Showing posts with label Rosie Huntington Whiteley. Show all posts
Showing posts with label Rosie Huntington Whiteley. Show all posts

Wednesday, 23 October 2013

The unflinching truth

Prepare yourselves! My new no-holds-barred autobiography, out tomorrow from Snipcock and Tweed ("Counting The Cost", 872 pages, £24.99) will be a shattering exposé of my chequered and controversial life, marked by brutal honesty, eye-watering revelations, and unflinching hatchet jobs on all my friends and relatives.

Humiliating financial circumstances have forced me to relive all those notorious, headline-grabbing episodes I'd prefer to forget and plumb the depths of gratuitous muck-raking and character assassination.

Recoil at the sordid details of the all-night chocolate cookie binge. The hysterical outburst on the number 4A bus. The uplift bra calamity. The awkward stumble on the loose paving-stone. The mangled credit card. Images that will haunt you for weeks. Insights that will change your life.

The complete story of the runaway pram is told for the first time. The frail pensioner who lost her left leg. The giant egg. The missing sock. The burnt toast. The unbelievable chain of events that led to one of the biggest disasters in post-war British history.

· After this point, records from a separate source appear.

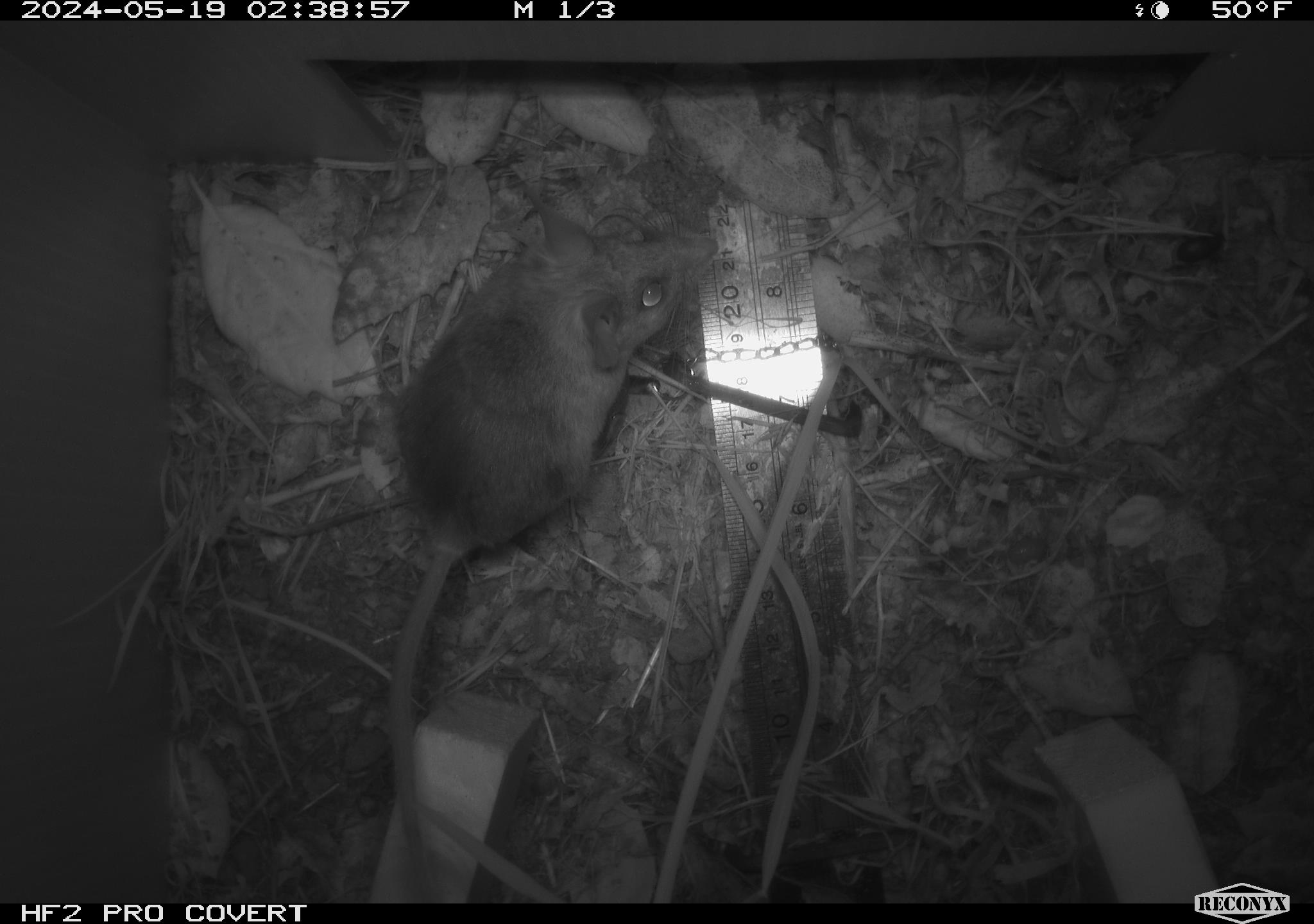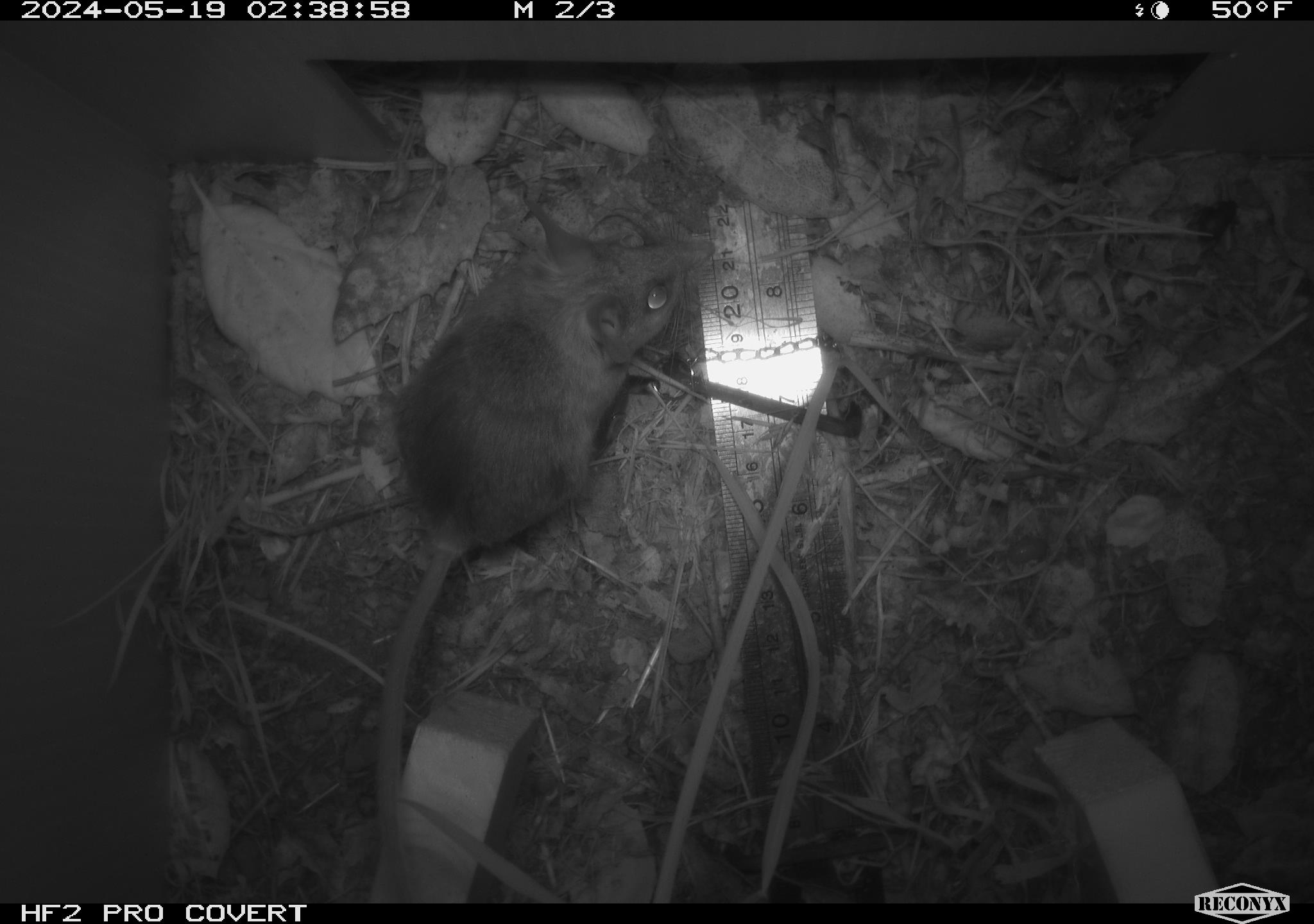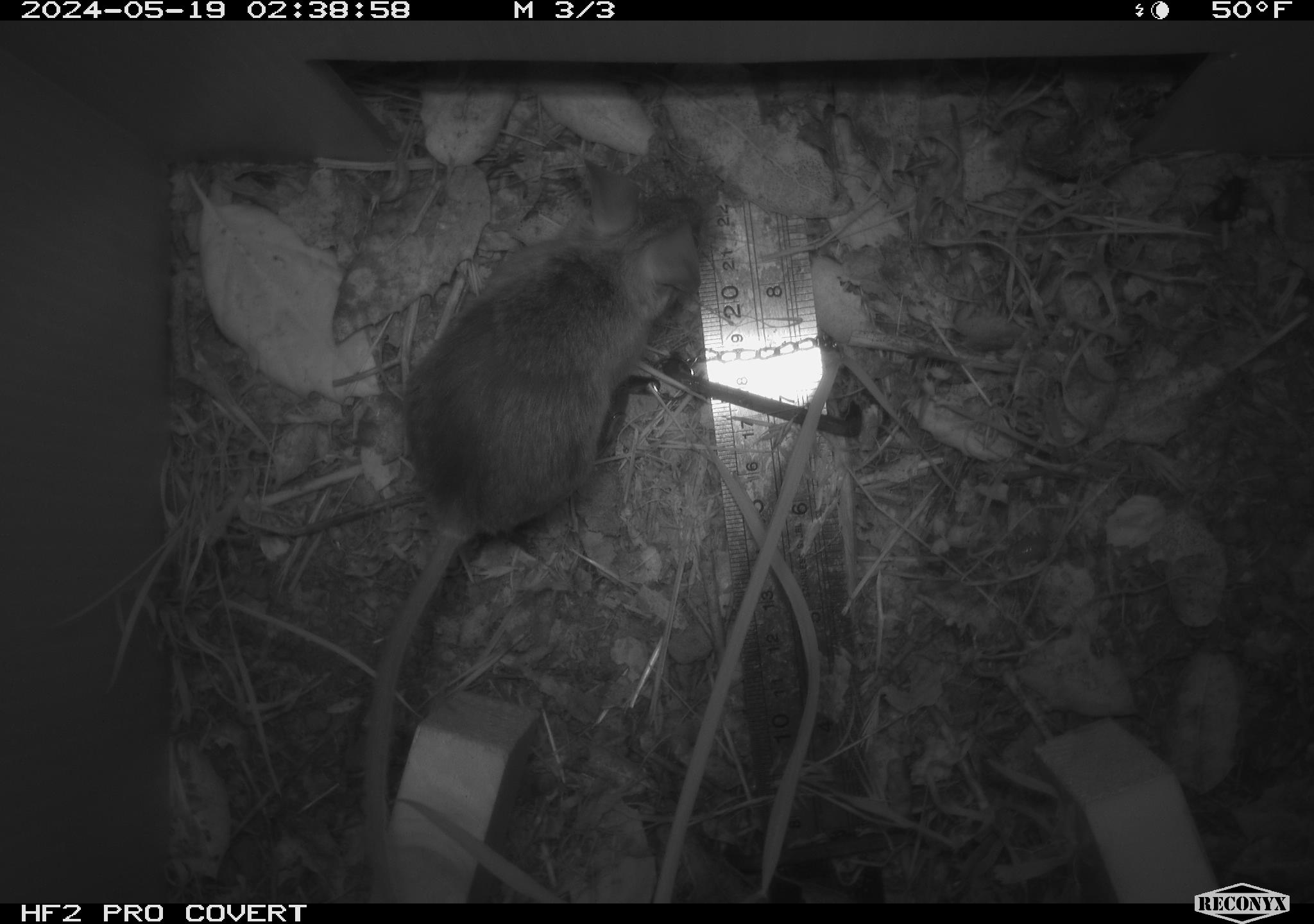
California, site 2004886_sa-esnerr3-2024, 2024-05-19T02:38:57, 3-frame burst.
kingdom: Animalia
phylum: Chordata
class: Mammalia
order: Rodentia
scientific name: Rodentia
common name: rodent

Including newly-discovered, stomach-churning photos.

Nothing is spared in the account of my tragic unrequited crush on Rosie Huntington-Whiteley. The repeated visits from her 20-stone bodyguards, the restraining orders, the arson attacks on my country hideaway, the sabotaged car brakes, my poisoned Alsatians. I make no secret of my tormented heart, my hopeless misery, my searing emotions.

I nail once and for all the persistent rumours that I was born with three legs. I prove that the photos were faked and the so-called reliable source was an alcoholic welder from Dundee. I reveal the real owner of the amputated leg, a 90-year-old widow called Fiona.

All this and more in the literary sensation of 2013. Buy it now or be out of the loop! An ideal topic for dull dinner parties! And at 872 pages, the perfect doorstop! What are you waiting for?

PS: Rats! All copies of the book have had to be withdrawn following a legal writ from Ms Huntington-Whiteley. She claims there are numerous defamatory statements, unauthorised photographs and factual errors in chapter seven. I can't say right now when the book will be re-published.